** START OF Excerpt provided **
Ultimately, the Compass represents a valuable tool for understanding governments’ current digital landscapes and identifying opportunities for progress and growth. It also encourages governments to share their advancements openly to ensure their digital progress is accurately represented in the Compass.
How should the Compass be used?
The primary objective of the Digital Development Compass is to serve as a prominent entry point for countries to directly connect with UNDP’s Country Offices. Through this platform, Country Offices can promptly generate customized materials that showcase their digital initiatives, capabilities and needs. By providing this dedicated space, the Compass aims to strengthen engagement and collaboration while offering countries an expedient means to explore and leverage UNDP's digital capabilities.
The Digital Transformation Framework
Defining digital development
'Digital transformation' is not a destination, but a journey. It is about using digital and technology to improve the lives and livelihoods of individuals, communities and countries.
UNDP advocates for inclusive, whole-of-society digital transformation. This demands a coordinated approach between government, civil society and the private sector to build ownership, support human-centred design, mitigate risks and establish accountability. To support this strategy, UNDP has developed the Digital Transformation Framework, which covers the most important areas for collaboration to achieve inclusive digital transformation.
** END OF Excerpt provided **
** START OF Data section **
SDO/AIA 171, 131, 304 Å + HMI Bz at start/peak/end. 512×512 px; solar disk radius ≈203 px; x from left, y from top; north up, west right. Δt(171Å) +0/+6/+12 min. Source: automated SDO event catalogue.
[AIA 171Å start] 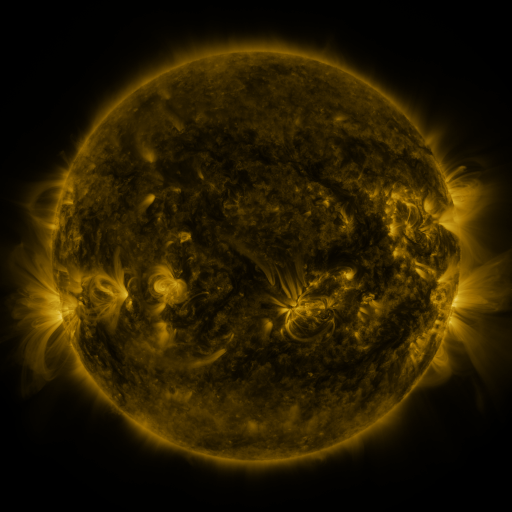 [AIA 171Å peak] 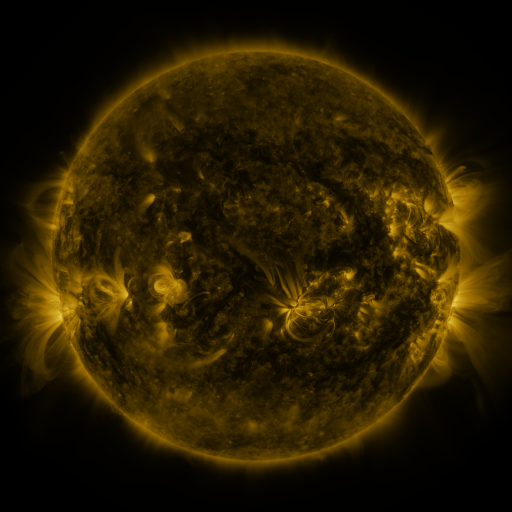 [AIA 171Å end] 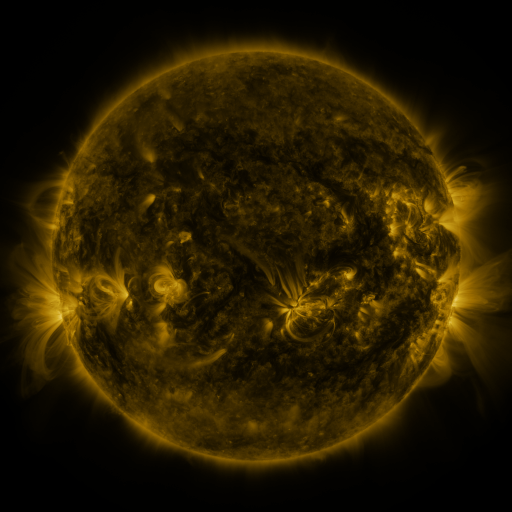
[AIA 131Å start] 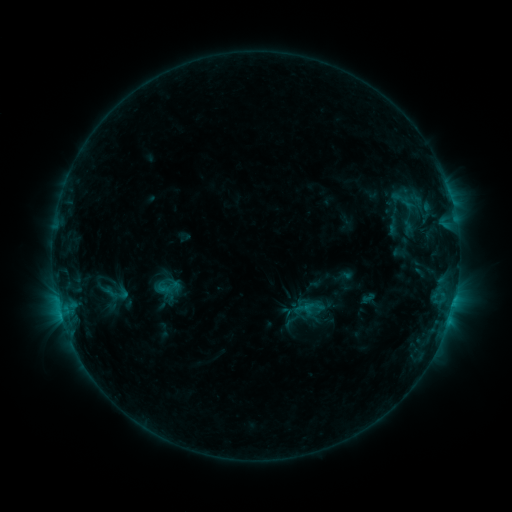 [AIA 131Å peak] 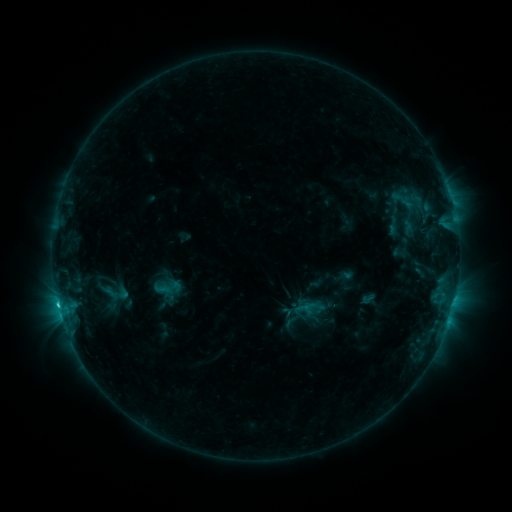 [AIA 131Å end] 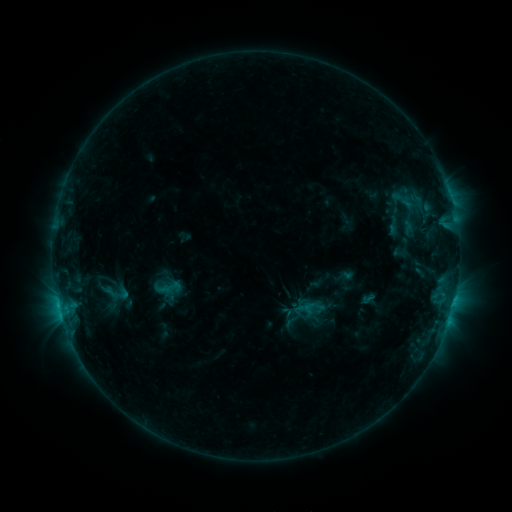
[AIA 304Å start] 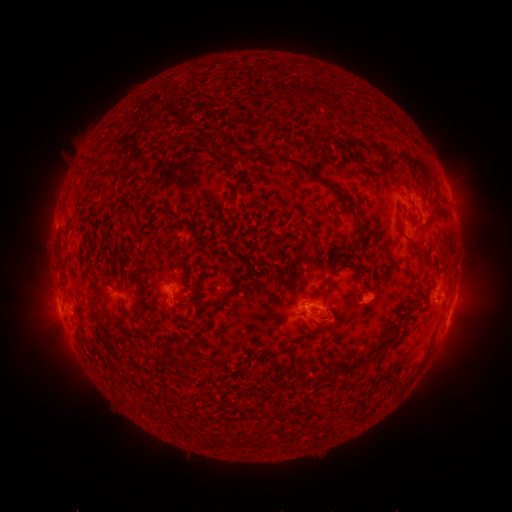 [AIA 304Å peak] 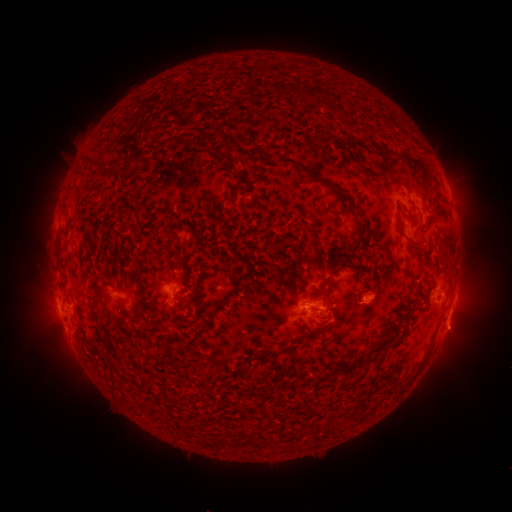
** END OF Data section **
Set problem 1
In the Digital Development Compass excerpt, what is the primary objective of the Compass?
Set problem 2
Retype the part of the Digital Development Compass excerpt starting at "Ultimately, the Compass" and ending at "UNDP's digital capabilities.".
Set problem 3
In the Digital Development Compass excerpt, what is the coordinated approach between government, civil society and the private sector meant to do? List every aim given.

Correct output 1
To serve as a prominent entry point for countries to directly connect with UNDP's Country Offices.

Correct output 2
Ultimately, the Compass represents a valuable tool for understanding governments’ current digital landscapes and identifying opportunities for progress and growth. It also encourages governments to share their advancements openly to ensure their digital progress is accurately represented in the Compass.
How should the Compass be used?
The primary objective of the Digital Development Compass is to serve as a prominent entry point for countries to directly connect with UNDP’s Country Offices. Through this platform, Country Offices can promptly generate customized materials that showcase their digital initiatives, capabilities and needs. By providing this dedicated space, the Compass aims to strengthen engagement and collaboration while offering countries an expedient means to explore and leverage UNDP's digital capabilities.

Correct output 3
- Build ownership
- Support human-centred design
- Mitigate risks
- Establish accountability